**What needs to be done**.
Only the lines from the start of the data through the line containing "Asian beef salad : Stock Photo" should be written out, exactly as they are, with both ends included and the pictures left out.

+---+

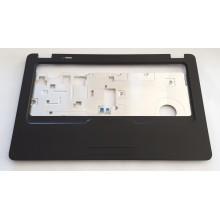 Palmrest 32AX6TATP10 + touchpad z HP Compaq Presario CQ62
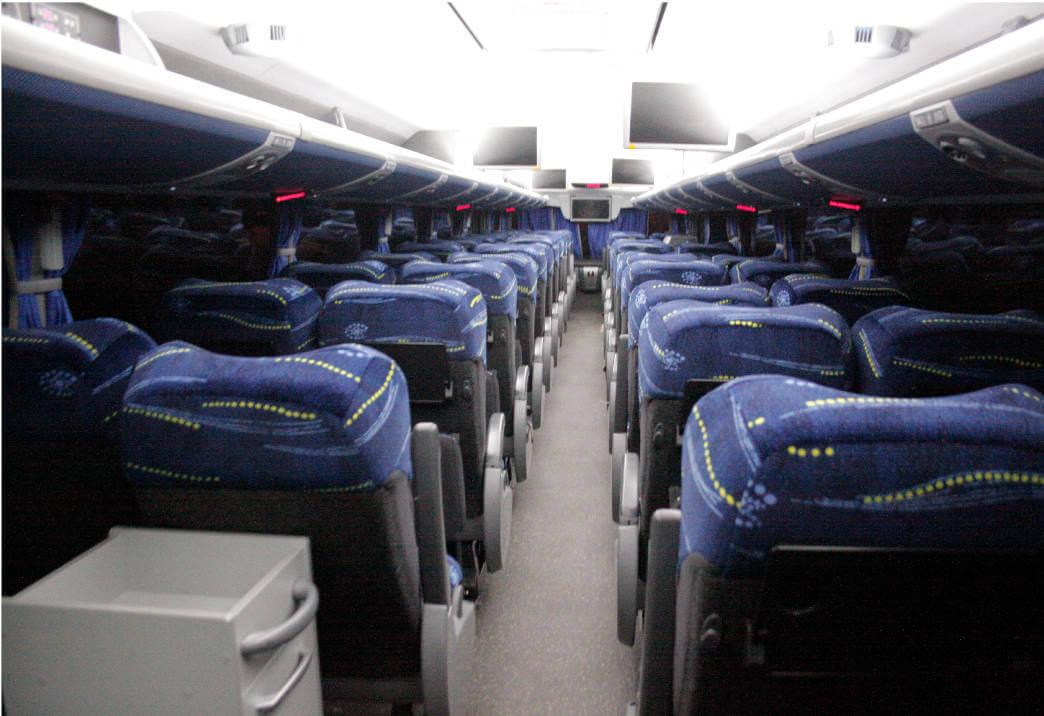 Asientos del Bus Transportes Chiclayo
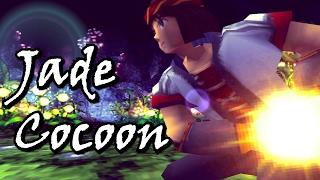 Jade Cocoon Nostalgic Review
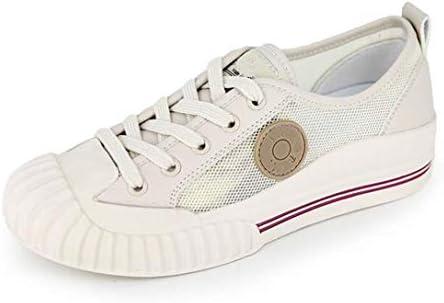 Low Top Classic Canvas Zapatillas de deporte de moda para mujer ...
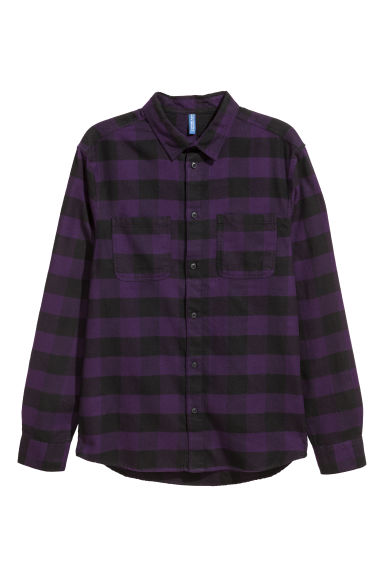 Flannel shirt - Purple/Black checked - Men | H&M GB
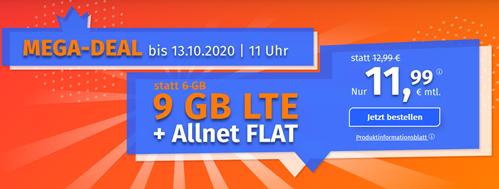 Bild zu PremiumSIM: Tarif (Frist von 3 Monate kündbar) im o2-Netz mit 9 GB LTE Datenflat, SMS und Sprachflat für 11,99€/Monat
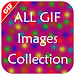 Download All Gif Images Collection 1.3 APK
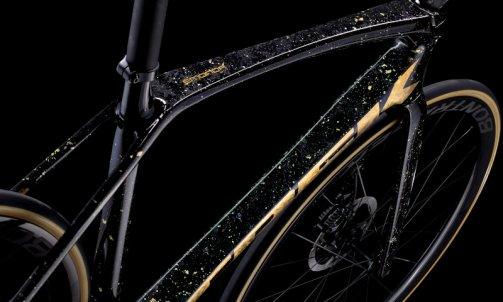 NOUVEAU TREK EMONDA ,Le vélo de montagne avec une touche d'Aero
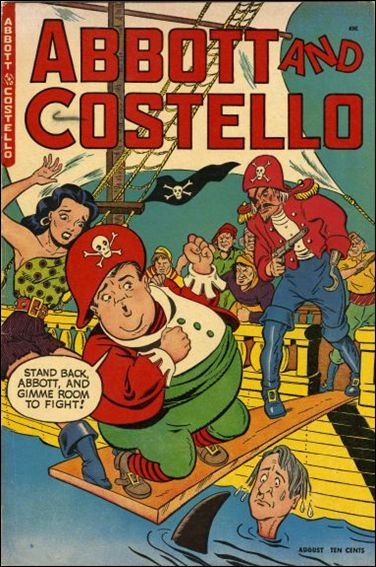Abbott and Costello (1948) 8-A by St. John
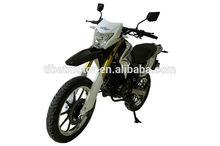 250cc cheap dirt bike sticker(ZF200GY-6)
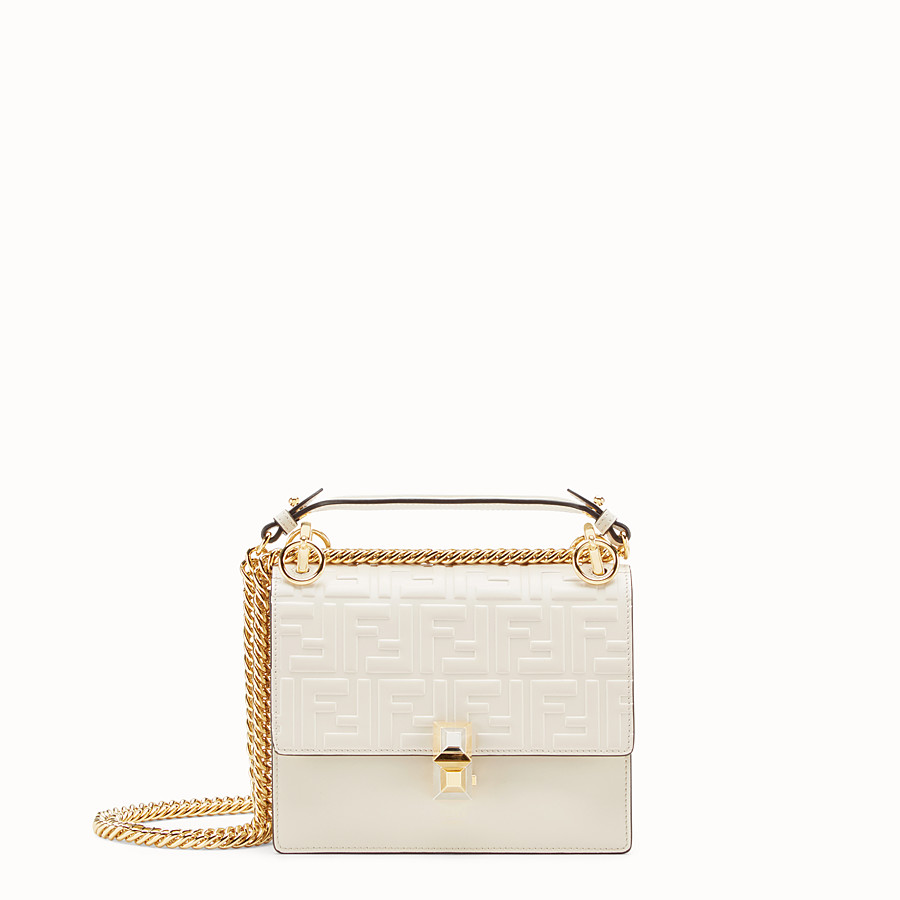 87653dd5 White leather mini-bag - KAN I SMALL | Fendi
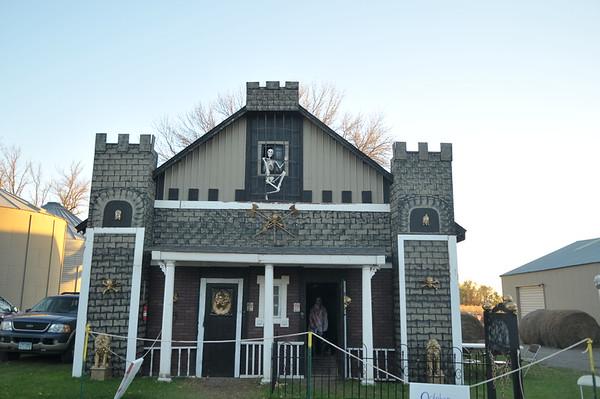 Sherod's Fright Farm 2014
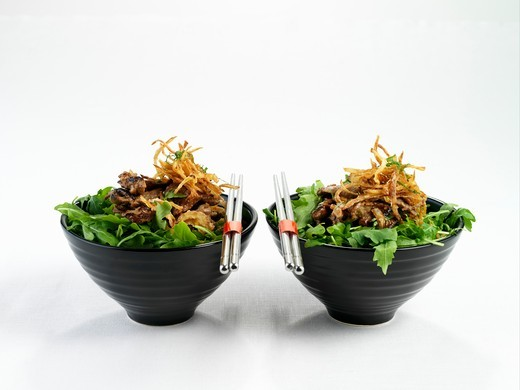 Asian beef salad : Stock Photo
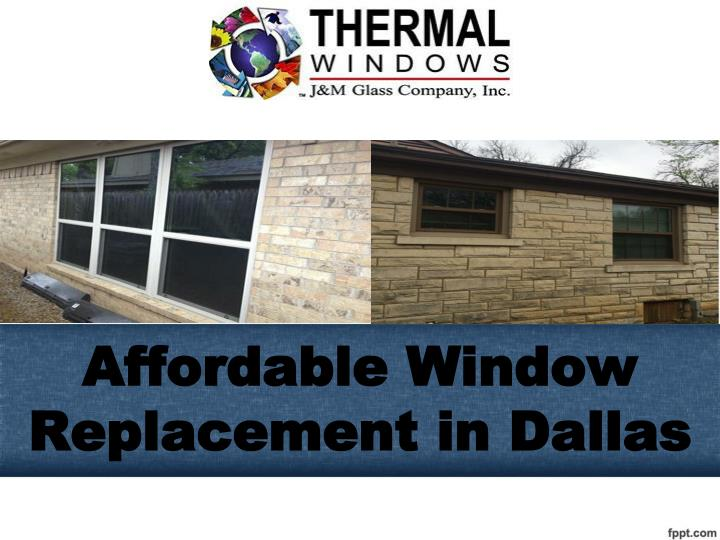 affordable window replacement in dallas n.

+---+

**Reply**.
 Palmrest 32AX6TATP10 + touchpad z HP Compaq Presario CQ62
 Asientos del Bus Transportes Chiclayo
 Jade Cocoon Nostalgic Review
 Low Top Classic Canvas Zapatillas de deporte de moda para mujer ...
 Flannel shirt - Purple/Black checked - Men | H&M GB
 Bild zu PremiumSIM: Tarif (Frist von 3 Monate kündbar) im o2-Netz mit 9 GB LTE Datenflat, SMS und Sprachflat für 11,99€/Monat
 Download All Gif Images Collection 1.3 APK
 NOUVEAU TREK EMONDA ,Le vélo de montagne avec une touche d'Aero
Abbott and Costello (1948) 8-A by St. John
 250cc cheap dirt bike sticker(ZF200GY-6)
 87653dd5 White leather mini-bag - KAN I SMALL | Fendi
 Sherod's Fright Farm 2014
 Asian beef salad : Stock Photo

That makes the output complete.